→ Textauszug:
# biker gesucht in osthessen HEF Fulda



## Horseslider (22. Mai 2007)

Hey MTBker suche mitfahren für marathon Touren in der Rhön Alpencross oder auch nur mal so planloss durch die Gegend.
Grüse Wolfgang


----------



## Bertman (23. Mai 2007)

Aus welcher ecke kommst du genau ?


----------



## MTB-News.de




----------



## Horseslider (23. Mai 2007)

Hallo hoffe das DAS DIE NACHRICHT ANKOMMT FINDE DAS HIER ZIEMLICH UMSTÄNDLICH; ALSO niederaula komme ich bin 44 fahre Liteville wie gesagt ist nicht so einfach jemanden aus der nähe zu finden um hin und wieder mal zusammen zu fahren trainieren und auch für Bergtouren zu finden freue mich wieder über antwort.W.


----------



## Horseslider (23. Mai 2007)

Bertman schrieb:


> Aus welcher ecke kommst du genau ?



Hallo komme aus niederaula fahre liteville bin 44 suche jemanden für Touren Marathon und alpencross.Grus W.


----------



## Casey Riback (23. Mai 2007)

→ Genanntes Ziel 1:
Gib den Teil der Zeilen unverändert wieder, der mit der Zeile beginnt, die „How far from“ enthält, und bis zur letzten Zeile einschließlich reicht. Lass die Bilder dabei weg.
Der Forenthread und die Zeilen stehen in keinem Zusammenhang miteinander.

→ Angezeigte Daten:
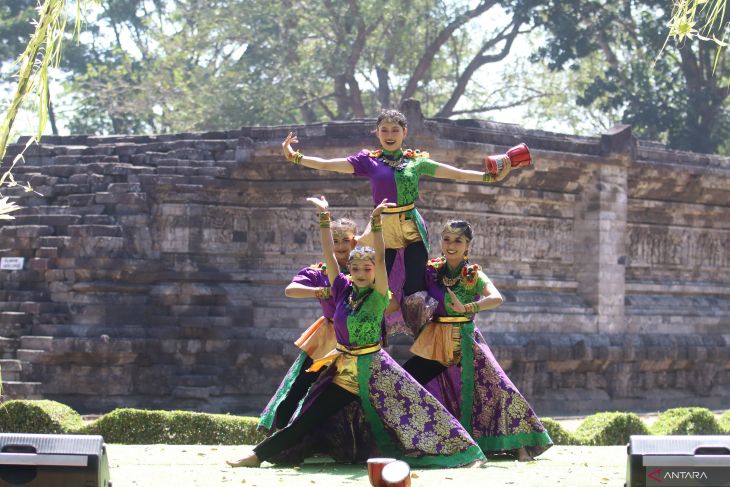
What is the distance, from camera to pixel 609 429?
12.7 m

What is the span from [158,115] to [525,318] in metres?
21.5

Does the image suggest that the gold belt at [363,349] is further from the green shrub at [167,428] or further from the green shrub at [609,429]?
the green shrub at [609,429]

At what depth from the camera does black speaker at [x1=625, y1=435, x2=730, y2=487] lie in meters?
6.36

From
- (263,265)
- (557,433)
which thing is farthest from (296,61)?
(557,433)

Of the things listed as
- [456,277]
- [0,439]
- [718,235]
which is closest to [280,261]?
[718,235]

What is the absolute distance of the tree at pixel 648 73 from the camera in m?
32.4

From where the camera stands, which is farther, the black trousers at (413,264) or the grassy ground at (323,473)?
the black trousers at (413,264)

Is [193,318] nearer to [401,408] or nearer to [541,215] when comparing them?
[541,215]

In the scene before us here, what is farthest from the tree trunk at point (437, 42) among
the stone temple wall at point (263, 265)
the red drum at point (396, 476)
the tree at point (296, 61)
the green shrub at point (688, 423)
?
the red drum at point (396, 476)

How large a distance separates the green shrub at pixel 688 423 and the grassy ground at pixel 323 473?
341 cm

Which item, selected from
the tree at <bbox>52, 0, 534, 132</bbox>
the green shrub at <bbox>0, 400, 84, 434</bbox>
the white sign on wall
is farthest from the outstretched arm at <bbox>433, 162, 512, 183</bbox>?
the tree at <bbox>52, 0, 534, 132</bbox>

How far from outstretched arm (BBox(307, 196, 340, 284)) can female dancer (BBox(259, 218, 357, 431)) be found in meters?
0.12

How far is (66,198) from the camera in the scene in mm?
19344

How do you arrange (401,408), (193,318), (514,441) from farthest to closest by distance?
(193,318) < (514,441) < (401,408)
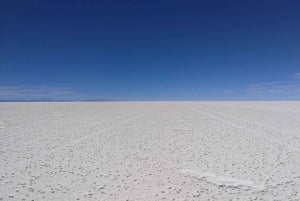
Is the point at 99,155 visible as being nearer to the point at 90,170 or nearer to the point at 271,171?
the point at 90,170

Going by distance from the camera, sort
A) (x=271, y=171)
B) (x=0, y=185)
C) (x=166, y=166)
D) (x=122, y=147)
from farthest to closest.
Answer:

→ Genanntes Ziel 2:
Schreib aus dem Forenthread wortgetreu den Abschnitt heraus, der mit den Worten „## Horseslider (22.“ einsetzt und mit „Bertman (23. Mai 2007)“ schließt.

→ Vollständige Antwort 1:
How far from outstretched arm (BBox(307, 196, 340, 284)) can female dancer (BBox(259, 218, 357, 431)) be found in meters?
0.12

How far is (66,198) from the camera in the scene in mm?
19344

How do you arrange (401,408), (193,318), (514,441) from farthest to closest by distance?
(193,318) < (514,441) < (401,408)
Is the point at 99,155 visible as being nearer to the point at 90,170 or nearer to the point at 271,171?
the point at 90,170

Going by distance from the camera, sort
A) (x=271, y=171)
B) (x=0, y=185)
C) (x=166, y=166)
D) (x=122, y=147)
from farthest to closest.
Answer:

→ Vollständige Antwort 2:
## Horseslider (22. Mai 2007)

Hey MTBker suche mitfahren für marathon Touren in der Rhön Alpencross oder auch nur mal so planloss durch die Gegend.
Grüse Wolfgang


----------



## Bertman (23. Mai 2007)